- _Exercise requirements_
**1)** Using the article on the South Line of Chennai Suburban Railway, explain how suburban trains on the Beach–Tambaram section are kept apart from mixed traffic and what changes during peak hours.
**2)** Using the article on the South Line of Chennai Suburban Railway, decide whether each statement agrees with it: (a) the South Line is the oldest suburban line of Chennai; (b) MEMU services terminate at Chengalpattu; (c) the Tambaram–Chengalpattu section has three railway lines. Answer yes or no for each and quote the deciding words.

- _Excerpted passage_
>>

The South Line of Chennai Suburban Railway is the fourth longest suburban line that runs southwards from Chennai (Madras) City. It is the oldest suburban line of Chennai (Madras), opened in 1931. Suburban services terminate at Chengalpattu (Chingleput) and MEMU services at Villupuram. The capacity utilisation of Chennai Beach-Egmore-Tambaram section is 69 percent. The tract travels along the GST Road from St.Thomas Mount to Villupuram.

Sections

Beach–Tambaram
 This 30 km section has (1st and 2nd line) 2 dedicated lines for the suburban train operations apart from 2 main lines for mixed traffic.
 EMUs are operated along 3rd and 4th main lines during peak hours.
 12-car EMU are operated in this sector.

Tambaram–Chengalpattu
 This 31 km section has three railway lines in which suburban trains as well as long distance (south bound) trains are operated.

<<

- _Dataset_
>>

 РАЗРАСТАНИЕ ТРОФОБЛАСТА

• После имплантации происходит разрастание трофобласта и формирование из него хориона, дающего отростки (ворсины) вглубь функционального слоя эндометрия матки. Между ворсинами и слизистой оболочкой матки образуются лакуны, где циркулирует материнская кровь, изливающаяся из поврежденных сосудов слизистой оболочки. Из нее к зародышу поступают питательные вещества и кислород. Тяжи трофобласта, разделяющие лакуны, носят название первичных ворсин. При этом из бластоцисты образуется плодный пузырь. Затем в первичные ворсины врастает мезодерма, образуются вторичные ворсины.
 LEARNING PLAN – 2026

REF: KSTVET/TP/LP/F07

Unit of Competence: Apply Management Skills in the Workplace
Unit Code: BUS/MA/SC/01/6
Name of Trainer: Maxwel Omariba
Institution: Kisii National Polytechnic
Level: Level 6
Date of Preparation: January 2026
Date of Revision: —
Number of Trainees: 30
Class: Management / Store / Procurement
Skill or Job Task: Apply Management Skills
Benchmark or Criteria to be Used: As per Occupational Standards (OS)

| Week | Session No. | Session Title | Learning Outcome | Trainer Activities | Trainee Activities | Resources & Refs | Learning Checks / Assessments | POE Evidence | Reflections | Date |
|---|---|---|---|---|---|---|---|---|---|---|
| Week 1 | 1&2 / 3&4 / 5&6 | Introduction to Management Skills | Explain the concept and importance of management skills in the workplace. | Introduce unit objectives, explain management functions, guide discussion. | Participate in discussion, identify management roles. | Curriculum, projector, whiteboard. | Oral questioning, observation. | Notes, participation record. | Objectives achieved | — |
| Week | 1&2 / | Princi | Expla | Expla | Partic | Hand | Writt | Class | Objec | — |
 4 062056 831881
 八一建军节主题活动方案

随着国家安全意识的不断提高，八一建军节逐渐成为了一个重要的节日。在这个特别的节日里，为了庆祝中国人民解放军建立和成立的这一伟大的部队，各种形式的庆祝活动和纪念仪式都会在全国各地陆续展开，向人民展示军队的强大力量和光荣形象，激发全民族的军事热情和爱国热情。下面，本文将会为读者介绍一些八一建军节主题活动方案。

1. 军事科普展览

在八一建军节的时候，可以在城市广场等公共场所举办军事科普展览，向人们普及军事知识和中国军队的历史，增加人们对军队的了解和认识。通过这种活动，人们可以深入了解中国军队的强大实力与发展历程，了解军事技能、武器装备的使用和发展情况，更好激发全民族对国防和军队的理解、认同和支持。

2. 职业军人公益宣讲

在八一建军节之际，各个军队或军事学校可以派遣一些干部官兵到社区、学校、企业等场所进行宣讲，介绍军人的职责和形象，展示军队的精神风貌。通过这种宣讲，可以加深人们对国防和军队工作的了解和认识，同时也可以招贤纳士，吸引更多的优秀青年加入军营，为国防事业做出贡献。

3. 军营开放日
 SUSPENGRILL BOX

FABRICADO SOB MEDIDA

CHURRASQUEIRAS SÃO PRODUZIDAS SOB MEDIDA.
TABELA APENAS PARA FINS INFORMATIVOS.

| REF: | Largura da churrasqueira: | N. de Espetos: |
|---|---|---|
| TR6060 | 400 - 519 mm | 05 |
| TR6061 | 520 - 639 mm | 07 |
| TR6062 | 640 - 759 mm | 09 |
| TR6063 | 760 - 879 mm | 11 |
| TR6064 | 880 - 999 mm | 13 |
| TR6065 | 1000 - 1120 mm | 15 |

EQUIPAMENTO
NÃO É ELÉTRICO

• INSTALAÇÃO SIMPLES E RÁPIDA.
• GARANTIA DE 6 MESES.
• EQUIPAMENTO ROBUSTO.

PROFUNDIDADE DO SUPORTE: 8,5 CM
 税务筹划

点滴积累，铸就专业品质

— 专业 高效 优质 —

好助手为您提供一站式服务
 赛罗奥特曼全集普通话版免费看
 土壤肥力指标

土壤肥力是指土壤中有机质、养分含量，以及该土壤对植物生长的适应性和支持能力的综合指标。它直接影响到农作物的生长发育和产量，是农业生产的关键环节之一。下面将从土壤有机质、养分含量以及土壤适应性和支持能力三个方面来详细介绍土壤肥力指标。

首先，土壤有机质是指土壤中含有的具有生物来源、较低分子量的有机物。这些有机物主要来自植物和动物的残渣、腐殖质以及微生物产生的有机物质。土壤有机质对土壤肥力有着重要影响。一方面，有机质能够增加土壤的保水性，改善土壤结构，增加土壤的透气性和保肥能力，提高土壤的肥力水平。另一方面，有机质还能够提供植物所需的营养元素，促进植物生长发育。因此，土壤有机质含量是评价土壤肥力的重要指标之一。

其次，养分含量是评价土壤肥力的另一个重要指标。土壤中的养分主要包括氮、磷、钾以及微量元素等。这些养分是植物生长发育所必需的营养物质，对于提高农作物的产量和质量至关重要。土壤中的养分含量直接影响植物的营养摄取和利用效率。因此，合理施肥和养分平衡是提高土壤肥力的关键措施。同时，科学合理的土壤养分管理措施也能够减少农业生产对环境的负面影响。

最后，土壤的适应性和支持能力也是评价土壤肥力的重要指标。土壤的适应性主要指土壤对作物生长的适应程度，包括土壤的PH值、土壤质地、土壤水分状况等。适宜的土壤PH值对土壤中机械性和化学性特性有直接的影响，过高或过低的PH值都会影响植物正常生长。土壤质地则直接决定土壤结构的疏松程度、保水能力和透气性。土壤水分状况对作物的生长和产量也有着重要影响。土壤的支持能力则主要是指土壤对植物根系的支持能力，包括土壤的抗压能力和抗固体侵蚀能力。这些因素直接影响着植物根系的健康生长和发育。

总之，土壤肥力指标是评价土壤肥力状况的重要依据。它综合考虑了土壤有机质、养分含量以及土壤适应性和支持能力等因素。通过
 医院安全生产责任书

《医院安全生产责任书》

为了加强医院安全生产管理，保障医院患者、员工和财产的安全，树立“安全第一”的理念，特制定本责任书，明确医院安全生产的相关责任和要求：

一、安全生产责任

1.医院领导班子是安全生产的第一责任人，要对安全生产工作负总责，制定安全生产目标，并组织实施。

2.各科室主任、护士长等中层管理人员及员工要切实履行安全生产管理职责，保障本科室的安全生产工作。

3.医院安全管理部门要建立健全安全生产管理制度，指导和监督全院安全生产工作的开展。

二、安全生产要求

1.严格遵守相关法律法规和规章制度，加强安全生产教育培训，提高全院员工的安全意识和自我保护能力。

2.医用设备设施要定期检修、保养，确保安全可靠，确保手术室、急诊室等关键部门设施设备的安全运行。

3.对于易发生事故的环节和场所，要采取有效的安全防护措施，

<<

- _Set of answers_
**1)** The 30 km Beach–Tambaram section has two lines, the 1st and 2nd, dedicated to suburban trains, plus two main lines for mixed traffic. During peak hours, EMUs also run on the 3rd and 4th main lines.

**2)**
(a) Yes: "It is the oldest suburban line of Chennai (Madras), opened in 1931."
(b) No: "Suburban services terminate at Chengalpattu (Chingleput) and MEMU services at Villupuram."
(c) Yes: "This 31 km section has three railway lines"